Figure 5 Spatial Distribution Characteristics of Runoff Erosion Activity: (a) Channel gradient; (b) Linear fit coefficients of the longitudinal profile; (c) Length of river segments across different stream power intervals; (d) Stream power distribution; (e) Stream power gradient; (f) External dynamics in a typical debris flow Channel (f-1) and its geomorphic landscape (f-2); (g) Number of erosion and deposition grids in the mainstream of the Jinsha River; (h) Longitudinal profile of the Jinsha River and stream power gradient along the river; (k) A typical high-energy watershed environment. Note: In this study, we calculated the gradient values, stream power, and power gradients for all river reaches. Due to the extensive spatial data involved, we applied interpolation techniques to simplify the results for easier interpretation by readers, as shown in panels (a), (b), (d), and (e). Image credit: Zhenkui Gu.

Figure 6 Characteristic statistics of High-Energy valley: (a) Variation in the Number of High-Energy Reaches with Channel Buffer Distance; (b) Debris flow investigation points in various stream power gradient intervals. Note: High-energy valleys are defined here as those with a stream power gradient greater than 1.3 × 10⁴ W m⁻² and the threshold is defined according to the inflection point of the trend change of the fitted curve. This chart displays the count of high-energy valleys within a 200 m buffer along the Jinsha River and Yalong River, across a range of buffer widths, specifically including those with a stream power gradient exceeding 1.3 × 10⁴ W m⁻².

4.2 Variations in Surface Erodibility and Connectivity

The formation and transportation of debris flow source material are significantly influenced by surface erodibility and terrain connectivity. During the short period of debris flow formation, an equilibrium is often established between the supply of eroded material to the river and the river's capacity to transport and deposit these materials. The source material typically originates from loose debris triggered by earthquakes, landslides, or shallow landslides, which evolve into unconfined debris (mud) flows. In flatter regions, stable accumulation occurs, disrupting surface connectivity. As shown in Fig. 7, areas with high erodibility in the Jinsha River basin are primarily concentrated in the downstream regions, where the erodibility factor (K) typically exceeds 0.245 t ha h (ha MJ mm)⁻¹. These regions are characterized by high clay content and low organic matter. The connectivity of these areas follows a distinct pattern, with lower values in the source regions and higher values in the middle and lower reaches. The Index of Connectivity (IC) values range from −2.47 to 1.17, with high-connectivity zones mainly found in the middle sections of the Jinsha River and along both sides of the Yalong River. In these high-connectivity zones, IC values generally exceed 2.68, which corresponds to the spatial distribution of high-energy or high-gradient valleys. The transition in connectivity between valley slopes and valley bottoms shows a clear decline in values, from high at the slopes to low at the valley bottoms. Deeply incised valleys typically exhibit low connectivity, with the valley bottom often having lower connectivity than the adjacent valley branches. These low-connectivity regions are highly prone to sediment accumulation, which can lead to the formation of barrier dams.
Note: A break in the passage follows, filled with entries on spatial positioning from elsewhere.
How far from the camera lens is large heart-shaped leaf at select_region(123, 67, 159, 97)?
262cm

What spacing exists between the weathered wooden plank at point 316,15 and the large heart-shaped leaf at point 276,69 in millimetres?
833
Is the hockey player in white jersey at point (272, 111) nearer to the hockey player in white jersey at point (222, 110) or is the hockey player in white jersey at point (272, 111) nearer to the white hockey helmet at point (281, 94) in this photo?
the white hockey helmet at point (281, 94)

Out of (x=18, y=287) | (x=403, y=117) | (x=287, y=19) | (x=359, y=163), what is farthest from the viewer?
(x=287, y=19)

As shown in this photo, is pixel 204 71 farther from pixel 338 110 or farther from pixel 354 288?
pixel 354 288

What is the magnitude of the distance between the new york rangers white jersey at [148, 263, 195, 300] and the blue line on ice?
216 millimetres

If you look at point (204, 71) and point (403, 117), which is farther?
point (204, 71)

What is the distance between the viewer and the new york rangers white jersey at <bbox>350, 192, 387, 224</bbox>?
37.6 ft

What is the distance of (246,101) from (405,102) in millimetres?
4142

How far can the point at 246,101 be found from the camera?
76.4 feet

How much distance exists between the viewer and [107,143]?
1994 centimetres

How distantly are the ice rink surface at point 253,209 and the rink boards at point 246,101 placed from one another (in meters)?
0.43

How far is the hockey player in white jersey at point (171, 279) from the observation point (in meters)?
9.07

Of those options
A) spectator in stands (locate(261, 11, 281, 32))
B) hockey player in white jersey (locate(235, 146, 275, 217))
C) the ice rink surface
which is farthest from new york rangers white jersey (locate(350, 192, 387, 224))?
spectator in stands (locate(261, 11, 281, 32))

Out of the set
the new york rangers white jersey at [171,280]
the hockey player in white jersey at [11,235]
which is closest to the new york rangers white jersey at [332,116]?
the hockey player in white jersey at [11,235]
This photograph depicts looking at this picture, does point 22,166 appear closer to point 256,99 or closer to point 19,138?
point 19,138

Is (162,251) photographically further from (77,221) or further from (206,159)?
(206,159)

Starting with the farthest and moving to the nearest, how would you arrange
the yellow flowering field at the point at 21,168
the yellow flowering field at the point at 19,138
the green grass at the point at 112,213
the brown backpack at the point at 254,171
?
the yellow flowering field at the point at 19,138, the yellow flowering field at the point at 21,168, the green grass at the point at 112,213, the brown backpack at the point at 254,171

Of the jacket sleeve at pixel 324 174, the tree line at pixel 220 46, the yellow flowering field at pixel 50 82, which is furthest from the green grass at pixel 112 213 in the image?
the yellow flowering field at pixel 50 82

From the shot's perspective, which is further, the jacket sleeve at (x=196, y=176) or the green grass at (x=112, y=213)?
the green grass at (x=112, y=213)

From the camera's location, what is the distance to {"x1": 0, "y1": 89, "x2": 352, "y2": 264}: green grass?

Figure 7 Spatial Variation Characteristics of Surface Erodibility and Connectivity: (a) Spatial distribution of erodibility; (b) Composition of materials within different erodibility ranges; (c) Surface connectivity of the Jinsha River basin; (d) Combined profile of connectivity and elevation (red: mean; black: maximum; blue: minimum).

4.3 Variations in Extreme Precipitation Events and Implications for Debris Flow Risk

We identified extreme precipitation events in the Jinsha River basin over the past decade (2010–2020) using the Standardized Precipitation Index (SPI) on daily, monthly, and yearly time scales, as well as the Run Theory. Figure 8 illustrates that the frequency of extreme precipitation events in any given area is generally fewer than 22 occurrences. The middle and lower reaches of the Jinsha River are identified as high-frequency zones for extreme rainfall events. However, as the observation time scale increases, a noticeable shift of these high-frequency areas towards the upstream regions occurs. The observed spatiotemporal decoupling – wherein extreme precipitation hotspots shift across daily, monthly, and annual scales – highlights mechanistic divergence between stochastic microscale forcings (e.g., terrain-modulated convection) and deterministic macroscale controls (e.g., orbital cycles), thereby manifesting intrinsic instability in event patterning. This spatial shift suggests that the pattern of extreme precipitation events is not stable over time. Figure 8b, e, and h display the severity of precipitation events under daily, monthly, and yearly observation scales. The severity of these events is negatively correlated with the frequency of extreme precipitation events (Fig. 8c, f, and i). Consequently, in regions with fewer occurrences of extreme precipitation, when debris flows do occur, they may be more destructive in terms of scale and intensity than in areas with higher frequencies of extreme precipitation events. Time-series statistical analysis reveals that 2014 experienced a higher number of extreme precipitation events, with a decrease in frequency observed starting from 2015 (Fig. 9a). This trend indicates a declining risk of debris flows in the Jinsha River basin in recent years. Extreme precipitation events most frequently occur in July, accounting for approximately 30 % of the total annual occurrences (Fig. 9b). The severity of major precipitation events shows minimal interannual variation (Fig. 9c).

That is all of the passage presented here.